I've never seen a queen lay that many eggs in a cell. I have seen Laying workers lay that many, and in the bottom of cells on partilally drawn comb like that. They can't reach the bottom of fully drawn cells, but they can reach the bottom of those.


----------



## mjda121 (Jun 4, 2017)

ruthiesbees said:


> This is actually quite common for a new queen. Give her a few weeks and it should all even out. The cells should be capped as worker brood. If you find a lot of drone cappings, then you may have a problem.


I did read that. It just struck me as odd that she'd lay fine for 2 weeks then start this. There is quite a bit of capped brood on 2 frames already. I was wondering if maybe it was possible that she's doing it because she's out of empty comb to lay in.



Brad Bee said:


> I've never seen a queen lay that many eggs in a cell. I have seen Laying workers lay that many, and in the bottom of cells on partilally drawn comb like that. They can't reach the bottom of fully drawn cells, but they can reach the bottom of those.

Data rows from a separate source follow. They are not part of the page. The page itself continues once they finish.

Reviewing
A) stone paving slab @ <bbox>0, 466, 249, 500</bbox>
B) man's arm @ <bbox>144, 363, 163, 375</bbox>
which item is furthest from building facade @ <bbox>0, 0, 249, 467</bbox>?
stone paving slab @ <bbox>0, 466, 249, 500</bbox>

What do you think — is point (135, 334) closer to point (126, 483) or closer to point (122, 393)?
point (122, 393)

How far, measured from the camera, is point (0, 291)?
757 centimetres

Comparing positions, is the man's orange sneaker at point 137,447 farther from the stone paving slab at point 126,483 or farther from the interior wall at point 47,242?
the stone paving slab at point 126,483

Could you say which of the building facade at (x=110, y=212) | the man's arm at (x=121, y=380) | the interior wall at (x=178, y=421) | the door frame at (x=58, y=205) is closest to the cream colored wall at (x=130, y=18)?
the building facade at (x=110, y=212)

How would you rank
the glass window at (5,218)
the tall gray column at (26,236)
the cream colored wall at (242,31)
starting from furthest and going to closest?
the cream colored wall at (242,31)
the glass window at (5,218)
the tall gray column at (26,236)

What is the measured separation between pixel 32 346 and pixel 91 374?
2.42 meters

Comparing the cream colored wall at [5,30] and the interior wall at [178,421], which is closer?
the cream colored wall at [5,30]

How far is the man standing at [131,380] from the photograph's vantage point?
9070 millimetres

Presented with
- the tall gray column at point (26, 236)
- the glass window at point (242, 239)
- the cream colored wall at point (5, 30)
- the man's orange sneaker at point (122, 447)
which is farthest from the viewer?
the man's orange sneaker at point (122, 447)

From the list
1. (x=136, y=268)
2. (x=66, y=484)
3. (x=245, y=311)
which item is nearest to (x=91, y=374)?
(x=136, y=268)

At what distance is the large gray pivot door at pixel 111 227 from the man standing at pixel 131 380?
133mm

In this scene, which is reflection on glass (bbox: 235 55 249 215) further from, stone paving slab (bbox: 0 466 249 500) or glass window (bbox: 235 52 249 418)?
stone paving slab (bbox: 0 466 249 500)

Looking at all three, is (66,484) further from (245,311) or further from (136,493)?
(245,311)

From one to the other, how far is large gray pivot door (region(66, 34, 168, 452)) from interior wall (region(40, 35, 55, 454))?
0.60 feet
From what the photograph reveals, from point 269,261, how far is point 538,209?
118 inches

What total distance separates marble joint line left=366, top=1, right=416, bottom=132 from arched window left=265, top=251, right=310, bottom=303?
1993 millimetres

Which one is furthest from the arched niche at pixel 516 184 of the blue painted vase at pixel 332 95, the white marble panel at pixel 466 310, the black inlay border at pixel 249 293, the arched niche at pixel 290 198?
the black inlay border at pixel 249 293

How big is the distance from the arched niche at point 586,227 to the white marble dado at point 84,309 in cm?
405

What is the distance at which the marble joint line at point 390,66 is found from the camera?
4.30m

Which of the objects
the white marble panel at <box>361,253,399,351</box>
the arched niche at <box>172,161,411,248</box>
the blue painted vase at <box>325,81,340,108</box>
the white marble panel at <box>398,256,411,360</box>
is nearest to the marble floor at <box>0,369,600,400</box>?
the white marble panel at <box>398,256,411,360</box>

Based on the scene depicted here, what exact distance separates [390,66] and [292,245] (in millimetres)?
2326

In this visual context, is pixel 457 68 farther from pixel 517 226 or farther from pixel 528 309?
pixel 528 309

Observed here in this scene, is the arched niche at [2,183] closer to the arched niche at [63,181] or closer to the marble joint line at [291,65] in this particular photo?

Yep, my first thought when I saw the eggs, until I actually saw the queen in there.


----------



## Lburou (May 13, 2012)

ruthiesbees said:


> This is actually quite common for a new queen. Give her a few weeks and it should all even out. The cells should be capped as worker brood. If you find a lot of drone cappings, then you may have a problem.


What you have is a fecund queen. Its a good thing!


----------



## tech.35058 (Jul 29, 2013)

I have a nuc with a "March queen", mated the last week of march, I suspect she was not well mated.
Put her & her sisters in nucs, , then larger hives, some of them got away from me as going into swarm mode, but I had planned to make hot weather splits with them any way. 
This one, I pulled the queen to trigger the remaining hive to make queen cells & split. "Ms. March" in her nuc off to the side, after a week or so did the double egg per cell routine. I thought she had disappeared & the hive had gone LW, but I did find the queen that day. Last time I checked ( last week ) there were no excessive drones capped. I thought it was wierd.


----------



## ruthiesbees (Aug 27, 2013)

mjda121 said:


> I did read that. It just struck me as odd that she'd lay fine for 2 weeks then start this. There is quite a bit of capped brood on 2 frames already. I was wondering if maybe it was possible that she's doing it because she's out of empty comb to lay in.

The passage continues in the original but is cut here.